Post treatment, mosquito infectivity declined more rapidly in the AL + SLD-PQ group than in the AL-only group. By day 3, infectivity persisted in the AL-only arm across all gametocyte densities, whereas the AL + SLD-PQ arm showed marked reduction. By day 7, AL-only participants still transmitted at low rates, while the AL + SLD-PQ arm completely blocked transmission. By day 14, both treatment arms showed no mosquito infection, despite detectable gametocytemia in some participants (Table 4).

4. Discussion

This study provided compelling evidence on gametocyte dynamics and infectivity to An. arabiensis mosquitoes, emphasizing the comparative efficacy of AL alone versus AL combined with SLD-PQ. At enrollment, baseline gametocyte densities were similar across treatment groups, ensuring a balanced comparison of treatment effects. Supporting this, AL also reduces gametocyte carriage and mosquito infection rates more effectively than newer ACTs such as dihydroartemisinin–piperaquine (DP) [69]. However, the duration of carriage varies by regimen [36,70,71]. Others also have shown that prompt treatment can limit the spread of resistant parasites, emphasizing the need for timely intervention [72]. The observed differences in gametocyte dynamics suggest that treatment strategies must be tailored to minimize transmission potential.

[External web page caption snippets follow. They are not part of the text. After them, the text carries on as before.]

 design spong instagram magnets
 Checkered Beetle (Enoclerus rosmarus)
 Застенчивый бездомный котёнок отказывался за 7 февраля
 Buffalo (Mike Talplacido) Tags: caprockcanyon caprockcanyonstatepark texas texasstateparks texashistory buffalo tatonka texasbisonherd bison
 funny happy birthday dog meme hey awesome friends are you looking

After starting treatment, our findings showed a significantly faster reduction in gametocyte prevalence and density with the combination of AL and SLD-PQ compared to AL alone. By day 3, prevalence dropped by 84.8% in the AL-and-SLD-PQ group versus 60% in the AL-only group, with complete clearance achieved by day 7 in the combination group and by day 14 in the AL-only group. These results align with other studies indicating that adding SLD-PQ accelerates gametocyte clearance and reduces infectivity [15,36,55,73,74]. In contrast, non-artemisinin regimens like SP plus amodiaquine have been associated with prolonged gametocyte carriage and higher post-treatment transmission [75]. The study provides strong evidence for the efficacy of AL combined with SLD-PQ in reducing gametocytes and its impact on malaria transmission.

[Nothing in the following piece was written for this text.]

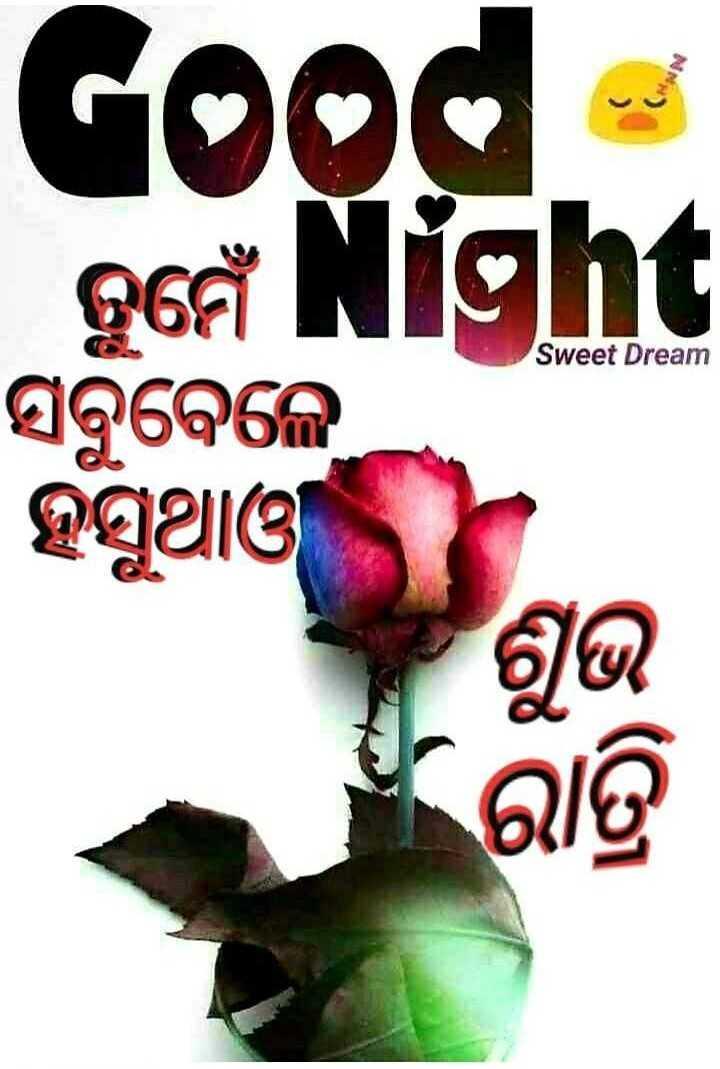 🌛ଶୁଭରାତ୍ରୀ - Good gee Night ହସୁଥାଓ Sweet Dream ସବୁବେଳେ ' ରାତ୍ରି - ShareChat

This study confirms that AL alone significantly reduces gametocyte carriage and infectivity, while the addition of SLD-PQ greatly enhances clearance rates, shortens the infectious period, and achieves complete transmission interruption by day 7. Supporting this, other reports have indicated that AL treatment results in a significant reduction in gametocyte prevalence [71,76]. Similar findings have shown that AL alone reduces gametocyte prevalence, although it does not totally eliminate the risk of transmission [70,77]. In contrast, non-artemisinin-based regimens, such as SP, have been linked to increased or prolonged gametocyte carriage. This further underscores the importance of ACTs and particularly the adjunct use of SLD-PQ in effective gametocyte clearance and transmission reduction [78,79]. It is also crucial to consider the role of environmental factors and genetic markers in gametocyte production, which may further complicate elimination strategies [80]. These findings are in line with WHO recommendations that advocate for SLD-PQ as a gametocytocidal adjunct to ACT, highlighting its potential role in malaria elimination strategies, particularly in regions like Ethiopia, where An. arabiensis is the dominant vector, and reducing transmission is a national priority.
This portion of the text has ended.